- Source text:
________________________

7] The first applicant wishes to plant pine trees on the farm commencing on 1st February 2010. The applicant contends further that it is imperative, for operational reasons,2 that the first and second respondents’ cattle numbers firstly be reduced and, secondly, be moved to a designated area on the farm as the animals tend to eat the tips of the pine seedlings and damage the seedlings by trampling on them.
[8] The expert report commissioned by the applicant states that the area allocated to the respondents for their cattle by the applicant has a carrying capacity of 1.9 LAU/HA “this area is large enough to accommodate the cattle with the proviso that in certain instances, such as abnormally dry season, some supplementary fodder may well be required during the long cold winter months”.3
[9] The first applicant has, for the purpose of this application conceded that the first respondent is a labour tenant and that, therefore, he and his brother the second respondent fall to be dealt with in terms of the Land Reform (LABOUR TENANTS) Act 3 of 1996.
[10] The two respondents allege that they came to live with their parents on the farm in 1976. Their father worked for the previous owner of the farm, Mr Gibson, without wages in exchange for the right to build a home on an allocated piece of land on the farm, to plant a vegetable garden, and to graze his livestock. He had approximately 30 cattle at the time.
[11] When the respondents’ father became too weak to work, one of his sons started working for the owner of the farm in his place. In 1983 the first respondent started working for the owner of the farm for no wage and under the same conditions as a labour tenant.4 In 1997 the second respondent began working for the owner as a labourer. When the farm was leased to Mr. Gebers at the end of 1997, the two respondents continued to work on the farm. The same obtained when Mondi took over the farm.
[12] It is common cause between the parties that, at the least, first respondent does have grazing rights. It is also not in dispute that cattle and pine seedlings are incompatible unless the cattle are kept away from the seedlings. The respondents have also indicated their willingness to sell their goats.
[13] There is, however, a dispute of fact between the parties as to the number of cattle that the respondents are allowed to graze. The respondents contend further that the designated area is not necessarily the only area that their cattle can be moved to. Save for stating that they have to be moved closer to their home, they do not state to where the cattle should be moved.
[14] It is correct that, where in proceedings on notice of motion a dispute of fact has arisen on the affidavits, a final order whether it be an interdict or some other form of relief, may be granted if those facts averred in the applicant’s affidavit which have been admitted by the respondent, together with the facts alleged by the respondent, justify such an order. In certain instances the denial by respondent of a fact alleged by the applicant may not be such as to raise a real, genuine or bona fide dispute of fact. If in such a case the respondent has not availed himself of his right to apply for the deponents concerned to be called for cross examination under Rule 6(5)(g) of the Uniform Rules of Court and the court is satisfied as to the inherent credibility of the applicants’ factual averment, it may proceed on the basis of the correctness thereof and include this fact among those upon which it determines whether the applicant is entitled to the final relief which he seeks.5
[15] From the papers filed of record it appears that Mr Gebers in clause 15 of the lease agreement sought to set out the rights of the labourers. It is unfortunate that he has since passed on and can therefore not be cross-examined about the said clause. There is nothing on the papers nor do the respondents suggest that Mr Gebers told an untruth. What the respondents allege is that their right to have cattle on the farm obtains from an agreement which their father had with Mr. Gebers to keep 50 head of cattle at the time. It is highly improbable that Mr. Gebers would, after having decided to set out the rights of the labourers, make a round about turn and change the number that they are allowed to keep. When one considers the size of the farm in question, the confirmatory affidavit, Mr. Esterhuyze`s affidavit ,as well as the fact that it is a timber farm, it casts some doubt as to whether the respondents would be allowed to keep the number that they allege as this would leave little room for the owner to farm.

________________________

- What is asked:
a: Answer these questions from the judgment:
(i) On what date does the first applicant wish to start planting pine trees on the farm?
(ii) In what year did the first respondent start working for the owner of the farm?
(iii) How many head of cattle do the respondents say their father's agreement with Mr. Gebers allowed them to keep?
b: Print the part of the judgment that opens with the words containing "[8] The expert" and closes with "Act 3 of 1996.".
The records aren't needed for this work.

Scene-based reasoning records

________________________

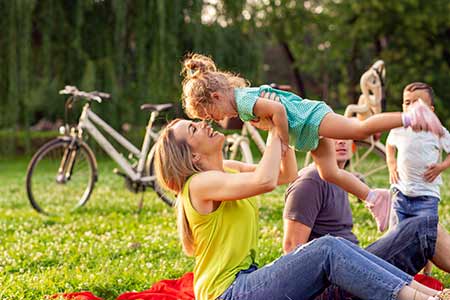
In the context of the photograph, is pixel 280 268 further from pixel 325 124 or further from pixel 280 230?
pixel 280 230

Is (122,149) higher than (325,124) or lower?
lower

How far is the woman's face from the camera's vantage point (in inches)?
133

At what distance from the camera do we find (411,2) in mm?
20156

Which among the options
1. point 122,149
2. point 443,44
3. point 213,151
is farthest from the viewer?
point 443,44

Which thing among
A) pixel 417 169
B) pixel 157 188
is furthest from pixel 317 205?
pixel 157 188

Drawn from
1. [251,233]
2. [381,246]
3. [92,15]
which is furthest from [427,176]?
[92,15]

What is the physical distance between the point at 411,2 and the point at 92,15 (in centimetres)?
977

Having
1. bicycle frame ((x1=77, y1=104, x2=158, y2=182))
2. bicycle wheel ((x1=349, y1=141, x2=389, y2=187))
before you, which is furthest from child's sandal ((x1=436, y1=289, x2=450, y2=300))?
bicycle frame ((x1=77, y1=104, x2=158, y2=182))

________________________

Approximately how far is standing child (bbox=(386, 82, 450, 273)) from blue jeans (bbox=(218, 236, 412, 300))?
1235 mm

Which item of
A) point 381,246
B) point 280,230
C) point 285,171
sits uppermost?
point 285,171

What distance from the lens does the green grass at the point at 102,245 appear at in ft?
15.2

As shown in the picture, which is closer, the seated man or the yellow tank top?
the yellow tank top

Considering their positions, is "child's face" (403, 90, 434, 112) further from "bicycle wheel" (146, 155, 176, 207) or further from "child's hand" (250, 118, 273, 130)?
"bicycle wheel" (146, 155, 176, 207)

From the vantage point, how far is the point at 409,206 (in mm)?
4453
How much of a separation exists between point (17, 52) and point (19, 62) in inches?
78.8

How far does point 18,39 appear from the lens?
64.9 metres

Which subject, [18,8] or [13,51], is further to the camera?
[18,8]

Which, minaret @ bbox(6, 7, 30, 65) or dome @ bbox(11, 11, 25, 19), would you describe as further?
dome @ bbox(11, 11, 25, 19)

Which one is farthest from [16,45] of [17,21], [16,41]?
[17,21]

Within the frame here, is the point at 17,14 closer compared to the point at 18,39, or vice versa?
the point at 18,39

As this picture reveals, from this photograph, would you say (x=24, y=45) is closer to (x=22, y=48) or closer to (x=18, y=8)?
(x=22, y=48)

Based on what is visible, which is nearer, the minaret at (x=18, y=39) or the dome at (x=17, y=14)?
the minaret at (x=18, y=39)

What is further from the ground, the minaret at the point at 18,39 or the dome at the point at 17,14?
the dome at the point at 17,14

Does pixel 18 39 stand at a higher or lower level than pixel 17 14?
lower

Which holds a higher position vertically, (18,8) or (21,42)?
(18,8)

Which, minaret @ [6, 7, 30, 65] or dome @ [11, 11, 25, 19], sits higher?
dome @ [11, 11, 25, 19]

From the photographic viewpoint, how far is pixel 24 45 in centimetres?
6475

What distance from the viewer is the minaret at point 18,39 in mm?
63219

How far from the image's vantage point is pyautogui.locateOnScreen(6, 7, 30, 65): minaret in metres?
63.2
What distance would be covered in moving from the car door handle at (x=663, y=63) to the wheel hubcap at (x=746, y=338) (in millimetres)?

________________________

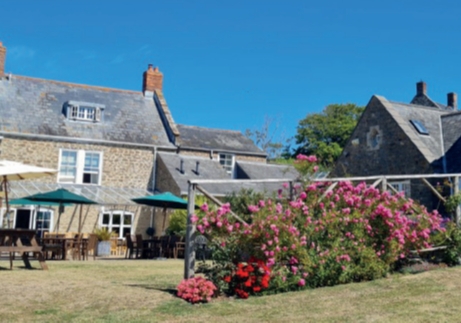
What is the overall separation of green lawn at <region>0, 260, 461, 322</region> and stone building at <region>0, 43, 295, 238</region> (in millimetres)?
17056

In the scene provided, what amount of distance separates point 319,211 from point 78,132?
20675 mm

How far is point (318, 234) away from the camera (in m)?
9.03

________________________

- Results for the exercise:
a:
(i) 1st February 2010
(ii) 1983
(iii) 50 head of cattle

b:
[8] The expert report commissioned by the applicant states that the area allocated to the respondents for their cattle by the applicant has a carrying capacity of 1.9 LAU/HA “this area is large enough to accommodate the cattle with the proviso that in certain instances, such as abnormally dry season, some supplementary fodder may well be required during the long cold winter months”.3
[9] The first applicant has, for the purpose of this application conceded that the first respondent is a labour tenant and that, therefore, he and his brother the second respondent fall to be dealt with in terms of the Land Reform (LABOUR TENANTS) Act 3 of 1996.